TEXT SHOWN Block Start

As two rovers scour Mars for signs of water and the precursors of life, University of Rochester geochemists have uncovered evidence that Earth’s own ancient oceans were much different from today’s. The research, published in the journal Science, cites new data that shows that Earth’s life-giving oceans had less oxygen dissolved in them than today’s and could have been nearly devoid of oxygen for a billion years longer than previously thought. These findings may help explain why complex life barely evolved for billions of years after it arose.

The Rochester team has pioneered a new method that reveals how ocean oxygen might have changed globally. Most geologists agree that there was virtually no oxygen dissolved in the oceans until about 2 billion years ago, and that they were oxygen-rich during most of the last half billion years—but there has always been a mystery about the period in between. Geochemists developed ways to detect signs of ancient oxygen in particular areas, but not in the Earth’s oceans as a whole. The Rochester team’s method, however, can be extrapolated to grasp the nature of all oceans around the world.

“This is the best direct evidence that the global oceans had less oxygen during that time,” says Gail Arnold, a doctoral student of earth and environmental sciences at the University of Rochester and lead author of the research.

TEXT SHOWN Block End
EXCERPTED DATA Block Start

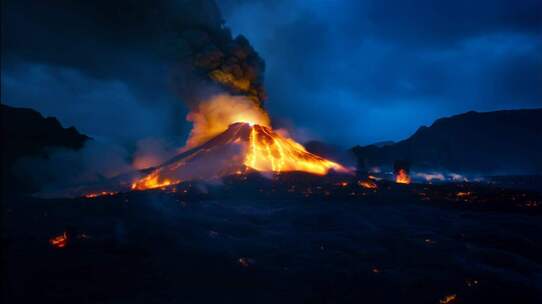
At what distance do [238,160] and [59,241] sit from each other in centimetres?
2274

EXCERPTED DATA Block End
EXCERPTED DATA Block Start

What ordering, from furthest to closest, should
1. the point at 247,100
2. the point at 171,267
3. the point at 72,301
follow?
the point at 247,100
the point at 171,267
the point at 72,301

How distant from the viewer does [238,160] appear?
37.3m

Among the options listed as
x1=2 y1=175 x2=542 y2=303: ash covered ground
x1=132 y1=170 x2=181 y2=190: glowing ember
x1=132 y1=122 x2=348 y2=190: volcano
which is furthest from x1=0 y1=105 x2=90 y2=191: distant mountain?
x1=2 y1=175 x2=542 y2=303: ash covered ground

EXCERPTED DATA Block End

:: EXERCISE SET ::
A - In the article on ancient ocean oxygen, what does Gail Arnold study at the University of Rochester?
B - Please resume the article on ancient ocean oxygen after its final sentence.

:: RESPONSE LIST ::
A - Earth and environmental sciences, as a doctoral student.

B -
Arnold examined rocks from northern Australia that were at the floor of the ocean over a billion years ago, using the new method developed by her and her University of Rochester coauthors, Jane Barling of the University of British Columbia, and Ariel Anbar, associate professor of earth and environmental sciences. Previous workers had drilled down several meters into the rock and tested its chemical composition, confirming it had kept original information about the oceans safely preserved. The Rochester team members brought these rocks back to their labs where they used newly developed technology—called a Multiple Collector Inductively Coupled Plasma Mass Spectrometer—to examine the chemistry of molybdenum’s isotopes within the rocks.

Molybdenum is an element that enters the oceans through river runoff, dissolves in seawater, and can stay dissolved for hundreds of thousands of years. By staying in solution so long, molybdenum mixes well throughout the oceans, making it an excellent global indicator. It is then removed from the oceans into two kinds of sediments on the seafloor: those that lie beneath waters that are oxygen-rich, and those that are oxygen-poor. Working with coauthor Timothy Lyons of the University of Missouri, the Rochester team examined samples from the modern seafloor, including the rare locations that are oxygen-poor today. They learned that the chemical behavior of molybdenum’s isotopes in sediments is different depending on the amount of oxygen in the overlying waters, and as a result that the chemistry of molybdenum isotopes in the global oceans depends on how much seawater is oxygen-poor. They also found that the molybdenum in certain kinds of rocks records this information about ancient oceans. Compared to modern samples, measurements of the molybdenum chemistry in the rocks from Australia points to oceans with much less oxygen.

How much less oxygen is the next question. A world full of anoxic oceans could have serious consequences for evolution. Eukaryotes, the kind of cells that make up all organisms except bacteria, appear in the geologic record as early as 2.7 billion years ago. But eukaryotes with many cells—the ancestors of plants and animals- did not appear until much later- about the time that the oceans became rich in oxygen, around half a billion years ago. With paleontologist Andrew Knoll of Harvard University, Anbar previously advanced the hypothesis that an extended period of anoxic oceans may be the key to why the more complex eukaryotes barely eked out a living while their prolific bacterial cousins thrived. Arnold’s study is an important step in testing this hypothesis.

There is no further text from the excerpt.